Phillips and his fellow volunteers have created programs within the Seabrook community to do everything from providing assistance to the legally blind to providing toiletries to those residents in nursing care to caring for pets if owners fall ill. He also has formed a mens' forum to discuss health issues and listen to speakers of interest to older men. Other volunteers work to assist those residents with dementia, providing friendship and support for those struggling through extraordinary circumstances. There are even volunteer wheelchair chauffeurs—all because of the organizational efforts of Phillips and his fellow residents.
"All of the credit goes to the Seabrook community as a whole," Phillips says. "This is a wonderful group of people. Given a subject that touches their heart, they want to help. It couldn't happen without so many terrific people willing to do so much."
Now Phillips and others have begun efforts to reach out to the greater Tinton Falls municipality. After meeting with city officials to determine how best they could use resident manpower and expertise, the first flurries of activity have begun with two retired librarians, who are Seabrook residents joining the advisory board for the town's new library, soon to be under construction. "We are waiting to find out what types of opportunities they have available," Phillips says.

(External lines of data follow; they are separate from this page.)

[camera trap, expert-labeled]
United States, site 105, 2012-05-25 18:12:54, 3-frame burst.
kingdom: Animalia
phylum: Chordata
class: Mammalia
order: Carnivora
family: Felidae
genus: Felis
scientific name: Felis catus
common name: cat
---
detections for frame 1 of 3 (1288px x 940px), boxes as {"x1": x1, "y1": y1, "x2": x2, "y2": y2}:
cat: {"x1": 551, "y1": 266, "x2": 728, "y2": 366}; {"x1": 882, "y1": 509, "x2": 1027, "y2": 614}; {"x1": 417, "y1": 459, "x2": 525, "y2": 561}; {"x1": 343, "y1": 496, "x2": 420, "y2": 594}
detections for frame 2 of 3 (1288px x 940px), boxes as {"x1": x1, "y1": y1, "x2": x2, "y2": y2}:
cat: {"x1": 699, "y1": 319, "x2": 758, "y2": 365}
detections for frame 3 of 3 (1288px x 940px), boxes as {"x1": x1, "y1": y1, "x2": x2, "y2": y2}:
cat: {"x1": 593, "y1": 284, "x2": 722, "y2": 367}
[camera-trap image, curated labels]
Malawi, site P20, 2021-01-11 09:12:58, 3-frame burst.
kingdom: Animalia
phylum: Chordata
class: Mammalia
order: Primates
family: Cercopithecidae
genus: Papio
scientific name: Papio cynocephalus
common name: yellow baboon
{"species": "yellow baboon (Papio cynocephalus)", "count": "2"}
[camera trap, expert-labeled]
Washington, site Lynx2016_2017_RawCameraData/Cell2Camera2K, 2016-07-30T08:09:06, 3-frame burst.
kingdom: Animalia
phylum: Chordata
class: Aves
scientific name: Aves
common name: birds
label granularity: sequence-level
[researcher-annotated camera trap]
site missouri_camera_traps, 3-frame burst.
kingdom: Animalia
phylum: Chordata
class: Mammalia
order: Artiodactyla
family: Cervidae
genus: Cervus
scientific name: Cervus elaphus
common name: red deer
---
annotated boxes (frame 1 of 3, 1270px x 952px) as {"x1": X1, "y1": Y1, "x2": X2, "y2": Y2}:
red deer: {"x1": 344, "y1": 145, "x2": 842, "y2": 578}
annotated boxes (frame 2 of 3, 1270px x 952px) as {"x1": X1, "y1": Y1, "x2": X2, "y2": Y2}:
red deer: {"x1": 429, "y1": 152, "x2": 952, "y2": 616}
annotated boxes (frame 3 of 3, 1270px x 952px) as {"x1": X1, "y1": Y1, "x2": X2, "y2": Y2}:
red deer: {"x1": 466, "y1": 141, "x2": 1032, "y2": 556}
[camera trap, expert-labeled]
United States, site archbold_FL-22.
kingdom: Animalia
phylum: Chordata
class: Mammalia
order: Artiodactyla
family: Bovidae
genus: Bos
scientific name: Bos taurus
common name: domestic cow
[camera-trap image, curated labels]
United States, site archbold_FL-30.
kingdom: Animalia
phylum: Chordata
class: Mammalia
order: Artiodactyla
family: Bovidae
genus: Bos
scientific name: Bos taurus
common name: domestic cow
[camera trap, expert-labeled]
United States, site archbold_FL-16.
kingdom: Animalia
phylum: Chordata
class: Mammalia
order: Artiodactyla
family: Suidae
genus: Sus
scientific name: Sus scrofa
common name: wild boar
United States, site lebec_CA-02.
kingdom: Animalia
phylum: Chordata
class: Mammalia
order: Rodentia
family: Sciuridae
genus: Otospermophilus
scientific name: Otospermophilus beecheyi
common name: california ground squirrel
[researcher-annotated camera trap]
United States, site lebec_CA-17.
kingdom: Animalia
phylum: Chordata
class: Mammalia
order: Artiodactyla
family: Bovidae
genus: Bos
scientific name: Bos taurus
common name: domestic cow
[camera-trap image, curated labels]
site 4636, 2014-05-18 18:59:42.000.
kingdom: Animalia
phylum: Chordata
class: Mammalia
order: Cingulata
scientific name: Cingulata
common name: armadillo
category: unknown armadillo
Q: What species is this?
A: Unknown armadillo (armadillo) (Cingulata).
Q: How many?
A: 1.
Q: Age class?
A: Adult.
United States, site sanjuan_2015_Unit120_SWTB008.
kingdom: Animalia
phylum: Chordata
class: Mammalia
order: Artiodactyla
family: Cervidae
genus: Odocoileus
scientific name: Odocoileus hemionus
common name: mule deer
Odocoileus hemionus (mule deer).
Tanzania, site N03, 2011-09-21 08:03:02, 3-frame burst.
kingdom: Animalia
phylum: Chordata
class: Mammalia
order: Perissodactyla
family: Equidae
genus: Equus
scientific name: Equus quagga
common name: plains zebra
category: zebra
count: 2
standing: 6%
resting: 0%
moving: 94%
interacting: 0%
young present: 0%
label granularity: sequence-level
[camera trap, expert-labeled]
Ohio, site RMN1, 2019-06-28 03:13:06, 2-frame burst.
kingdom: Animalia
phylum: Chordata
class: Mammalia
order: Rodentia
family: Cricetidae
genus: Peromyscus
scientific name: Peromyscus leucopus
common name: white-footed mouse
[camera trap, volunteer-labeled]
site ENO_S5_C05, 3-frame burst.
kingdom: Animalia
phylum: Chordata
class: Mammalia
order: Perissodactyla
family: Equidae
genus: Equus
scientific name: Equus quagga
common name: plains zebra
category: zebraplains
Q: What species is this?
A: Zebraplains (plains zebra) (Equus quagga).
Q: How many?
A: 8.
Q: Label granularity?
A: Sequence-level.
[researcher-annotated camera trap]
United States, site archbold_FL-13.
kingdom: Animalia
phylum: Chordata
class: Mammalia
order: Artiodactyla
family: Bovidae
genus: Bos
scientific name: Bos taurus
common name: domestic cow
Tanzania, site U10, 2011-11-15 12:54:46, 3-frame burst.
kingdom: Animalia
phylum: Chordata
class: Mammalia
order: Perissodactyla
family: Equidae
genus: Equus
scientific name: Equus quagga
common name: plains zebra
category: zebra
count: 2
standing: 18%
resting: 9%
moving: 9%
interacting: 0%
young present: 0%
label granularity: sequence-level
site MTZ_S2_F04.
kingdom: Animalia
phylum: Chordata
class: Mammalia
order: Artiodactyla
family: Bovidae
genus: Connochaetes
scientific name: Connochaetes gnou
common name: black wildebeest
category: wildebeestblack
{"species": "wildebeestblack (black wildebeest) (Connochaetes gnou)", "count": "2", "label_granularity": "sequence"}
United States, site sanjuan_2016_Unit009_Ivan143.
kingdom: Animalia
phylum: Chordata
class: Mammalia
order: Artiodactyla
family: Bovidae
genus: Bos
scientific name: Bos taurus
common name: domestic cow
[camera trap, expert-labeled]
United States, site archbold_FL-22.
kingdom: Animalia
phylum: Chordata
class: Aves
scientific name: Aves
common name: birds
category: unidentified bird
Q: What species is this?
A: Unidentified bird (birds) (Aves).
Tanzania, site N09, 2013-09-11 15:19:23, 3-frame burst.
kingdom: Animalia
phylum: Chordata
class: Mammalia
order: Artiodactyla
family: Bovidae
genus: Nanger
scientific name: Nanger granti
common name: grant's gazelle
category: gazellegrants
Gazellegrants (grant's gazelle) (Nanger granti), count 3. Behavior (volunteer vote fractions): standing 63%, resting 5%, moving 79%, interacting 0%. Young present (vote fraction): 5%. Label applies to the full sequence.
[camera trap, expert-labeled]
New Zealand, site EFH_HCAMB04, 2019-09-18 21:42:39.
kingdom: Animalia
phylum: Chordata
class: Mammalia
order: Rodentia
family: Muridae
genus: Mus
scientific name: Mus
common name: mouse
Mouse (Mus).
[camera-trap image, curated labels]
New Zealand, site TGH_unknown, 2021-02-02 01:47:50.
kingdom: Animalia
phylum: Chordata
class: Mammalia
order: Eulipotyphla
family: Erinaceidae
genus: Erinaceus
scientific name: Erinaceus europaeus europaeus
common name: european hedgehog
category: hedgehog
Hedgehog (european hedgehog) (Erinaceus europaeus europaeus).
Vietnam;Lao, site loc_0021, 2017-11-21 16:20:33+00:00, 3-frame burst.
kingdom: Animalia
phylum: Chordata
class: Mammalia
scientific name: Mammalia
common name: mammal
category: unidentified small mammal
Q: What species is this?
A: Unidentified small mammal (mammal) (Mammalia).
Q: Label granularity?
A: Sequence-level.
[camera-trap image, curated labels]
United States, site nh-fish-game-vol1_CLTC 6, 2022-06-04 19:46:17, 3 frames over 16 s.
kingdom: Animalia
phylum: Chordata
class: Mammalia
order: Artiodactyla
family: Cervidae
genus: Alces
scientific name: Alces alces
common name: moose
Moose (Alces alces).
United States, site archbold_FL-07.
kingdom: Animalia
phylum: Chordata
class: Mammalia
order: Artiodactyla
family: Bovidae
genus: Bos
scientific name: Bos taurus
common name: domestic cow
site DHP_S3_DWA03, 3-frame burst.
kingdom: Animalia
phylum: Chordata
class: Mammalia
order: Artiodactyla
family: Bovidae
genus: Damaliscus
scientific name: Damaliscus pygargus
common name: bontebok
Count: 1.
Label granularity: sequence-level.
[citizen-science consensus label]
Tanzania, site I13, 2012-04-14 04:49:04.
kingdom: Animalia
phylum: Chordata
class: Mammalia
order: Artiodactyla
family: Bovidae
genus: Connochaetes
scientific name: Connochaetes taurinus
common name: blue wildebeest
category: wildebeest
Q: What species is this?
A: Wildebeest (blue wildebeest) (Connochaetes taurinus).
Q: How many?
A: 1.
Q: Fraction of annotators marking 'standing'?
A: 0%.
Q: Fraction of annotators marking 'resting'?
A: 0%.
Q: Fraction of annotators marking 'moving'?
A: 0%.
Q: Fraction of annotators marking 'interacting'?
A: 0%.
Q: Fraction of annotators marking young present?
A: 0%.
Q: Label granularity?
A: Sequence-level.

And they are eager to help. "Since [Tinton Falls] is our adoptive community, we want to give back," Phillips adds. "Many of us here have retired from productive lives. Some people might not know exactly what they want to do, but they want to do something. We have a lifetime of experience that is better than anything else we can offer."
Volunteers such as Walker and Phillips and the other residents of Cedar Crest and Seabrook are representative of the philanthropic spirit that inhabits dozens of other New Jersey condo communities. Their accomplishments, whether helping children in need or giving young people a chance to succeed in college or providing food for the hungry, should serve as inspiration for those who have not yet found a way to give back. All it takes is one idea, one goal and the will to make it happen. What better way to be a good neighbor?
Liz Lent is a freelance writer and a frequent contributor to the New Jersey Cooperator.